Face detection by finding facial keypoints

In this tutorial, we will learn a network that segments approximate location of three facial landmarks on human faces: the eyes and mouth. This is illustarted here:

input image	target

The output tensor has the shape $H\times W\times 3$ for an input image of $H\times W$ pixels. Each channel is used as a heat map for a different facial landmark. If a facial landmark is on a coordinate $(x^*, y^*)$, then the heat map has the following form: $$ M(x, y)= \exp\left(-\frac{(x^* - x)^2 + (y^* - y)^2}{2\cdot s\cdot\sigma}\right) $$ where $s$ is the scale of the face and $\sigma$ is a constant.

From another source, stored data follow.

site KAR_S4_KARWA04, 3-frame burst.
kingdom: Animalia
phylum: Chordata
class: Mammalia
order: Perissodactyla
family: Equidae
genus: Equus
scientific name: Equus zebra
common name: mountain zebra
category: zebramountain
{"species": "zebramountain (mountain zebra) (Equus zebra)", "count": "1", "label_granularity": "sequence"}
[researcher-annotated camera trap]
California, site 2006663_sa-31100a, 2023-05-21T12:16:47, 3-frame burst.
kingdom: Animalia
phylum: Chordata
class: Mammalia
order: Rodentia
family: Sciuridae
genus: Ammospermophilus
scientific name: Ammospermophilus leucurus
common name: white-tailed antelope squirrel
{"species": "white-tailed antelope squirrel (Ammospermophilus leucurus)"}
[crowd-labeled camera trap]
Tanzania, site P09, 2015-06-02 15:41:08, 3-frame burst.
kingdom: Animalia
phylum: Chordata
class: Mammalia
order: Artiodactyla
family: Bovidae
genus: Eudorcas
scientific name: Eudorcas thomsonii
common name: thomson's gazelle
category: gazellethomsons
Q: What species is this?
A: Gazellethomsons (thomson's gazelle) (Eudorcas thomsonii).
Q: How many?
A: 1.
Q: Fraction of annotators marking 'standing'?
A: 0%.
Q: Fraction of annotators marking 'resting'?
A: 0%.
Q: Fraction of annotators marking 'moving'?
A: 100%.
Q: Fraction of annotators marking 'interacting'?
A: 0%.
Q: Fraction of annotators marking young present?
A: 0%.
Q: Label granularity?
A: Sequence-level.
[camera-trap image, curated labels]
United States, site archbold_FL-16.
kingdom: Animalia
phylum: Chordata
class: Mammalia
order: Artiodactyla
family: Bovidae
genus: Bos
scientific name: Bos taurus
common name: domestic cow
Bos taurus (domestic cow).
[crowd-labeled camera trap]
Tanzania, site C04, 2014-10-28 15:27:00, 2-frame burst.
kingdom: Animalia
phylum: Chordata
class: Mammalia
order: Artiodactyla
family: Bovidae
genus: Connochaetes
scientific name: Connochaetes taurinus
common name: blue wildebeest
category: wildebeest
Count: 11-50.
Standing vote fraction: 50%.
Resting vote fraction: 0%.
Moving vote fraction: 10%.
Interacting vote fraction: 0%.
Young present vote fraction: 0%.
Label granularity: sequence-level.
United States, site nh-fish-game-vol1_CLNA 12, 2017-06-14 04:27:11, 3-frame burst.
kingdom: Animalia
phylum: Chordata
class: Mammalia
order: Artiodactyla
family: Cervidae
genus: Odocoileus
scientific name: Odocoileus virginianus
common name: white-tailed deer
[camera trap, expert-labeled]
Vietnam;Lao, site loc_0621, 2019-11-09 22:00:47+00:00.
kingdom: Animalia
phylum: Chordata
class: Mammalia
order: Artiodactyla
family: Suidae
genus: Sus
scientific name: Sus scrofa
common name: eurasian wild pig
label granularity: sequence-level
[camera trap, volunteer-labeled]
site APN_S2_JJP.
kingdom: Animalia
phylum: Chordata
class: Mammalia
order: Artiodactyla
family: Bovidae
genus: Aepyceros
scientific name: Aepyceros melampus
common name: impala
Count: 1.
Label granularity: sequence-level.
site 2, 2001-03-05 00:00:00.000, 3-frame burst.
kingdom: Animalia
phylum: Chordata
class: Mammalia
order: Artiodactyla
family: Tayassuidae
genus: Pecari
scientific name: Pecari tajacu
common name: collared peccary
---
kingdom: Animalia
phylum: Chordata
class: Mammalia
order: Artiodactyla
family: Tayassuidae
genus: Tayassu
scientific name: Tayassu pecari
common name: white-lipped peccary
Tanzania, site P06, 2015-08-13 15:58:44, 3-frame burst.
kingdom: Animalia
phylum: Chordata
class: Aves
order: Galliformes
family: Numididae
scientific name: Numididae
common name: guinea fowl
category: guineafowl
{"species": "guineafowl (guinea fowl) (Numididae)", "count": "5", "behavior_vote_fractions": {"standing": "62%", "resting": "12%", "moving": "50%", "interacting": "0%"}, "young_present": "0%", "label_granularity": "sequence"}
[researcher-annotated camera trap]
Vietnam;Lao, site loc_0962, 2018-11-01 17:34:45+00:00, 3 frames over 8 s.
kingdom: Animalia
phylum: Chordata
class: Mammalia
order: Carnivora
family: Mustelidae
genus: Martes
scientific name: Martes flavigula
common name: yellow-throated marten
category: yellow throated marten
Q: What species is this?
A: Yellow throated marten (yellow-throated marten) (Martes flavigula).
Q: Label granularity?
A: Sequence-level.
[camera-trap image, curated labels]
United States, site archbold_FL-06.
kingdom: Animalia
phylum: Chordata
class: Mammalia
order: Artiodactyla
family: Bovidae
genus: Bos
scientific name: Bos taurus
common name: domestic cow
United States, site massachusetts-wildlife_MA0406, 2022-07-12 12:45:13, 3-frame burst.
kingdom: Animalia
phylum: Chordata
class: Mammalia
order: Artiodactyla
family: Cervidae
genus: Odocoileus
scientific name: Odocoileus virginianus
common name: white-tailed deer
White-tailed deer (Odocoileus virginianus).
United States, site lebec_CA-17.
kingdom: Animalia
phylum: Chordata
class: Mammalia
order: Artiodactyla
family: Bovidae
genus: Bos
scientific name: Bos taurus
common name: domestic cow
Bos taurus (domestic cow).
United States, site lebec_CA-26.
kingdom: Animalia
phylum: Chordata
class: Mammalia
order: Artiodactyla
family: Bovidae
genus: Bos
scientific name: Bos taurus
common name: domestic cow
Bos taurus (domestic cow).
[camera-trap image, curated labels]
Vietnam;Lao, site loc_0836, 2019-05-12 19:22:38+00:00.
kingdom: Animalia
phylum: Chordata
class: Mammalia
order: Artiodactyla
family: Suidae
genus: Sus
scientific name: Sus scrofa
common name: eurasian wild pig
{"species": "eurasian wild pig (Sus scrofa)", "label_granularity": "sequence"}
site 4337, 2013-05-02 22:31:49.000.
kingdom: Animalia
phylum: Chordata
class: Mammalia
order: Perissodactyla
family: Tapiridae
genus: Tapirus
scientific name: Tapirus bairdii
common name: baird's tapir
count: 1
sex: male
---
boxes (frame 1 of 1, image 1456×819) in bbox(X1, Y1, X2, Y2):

The L2 hinge loss is defined as follows for the value $\delta\in\mathbb{R}$: $$ \text{loss}(\delta)= \begin{cases} \frac{1}{2}\delta^2 & \text{if $|\delta|\geq\epsilon$}\\ 0 & \text{else} \end{cases} $$ where $\epsilon$ is a small positive number (e.g., $0.1$). This loss is applied on a per-element level to tensor $$ \Delta= \mathbf{X} - \mathbf{Y}, $$ where $\mathbf{X}$ is the output of the network and $\mathbf{Y}$ is the ground truth. Our learning criterion is obtained by averaging all the elements of $\Delta$.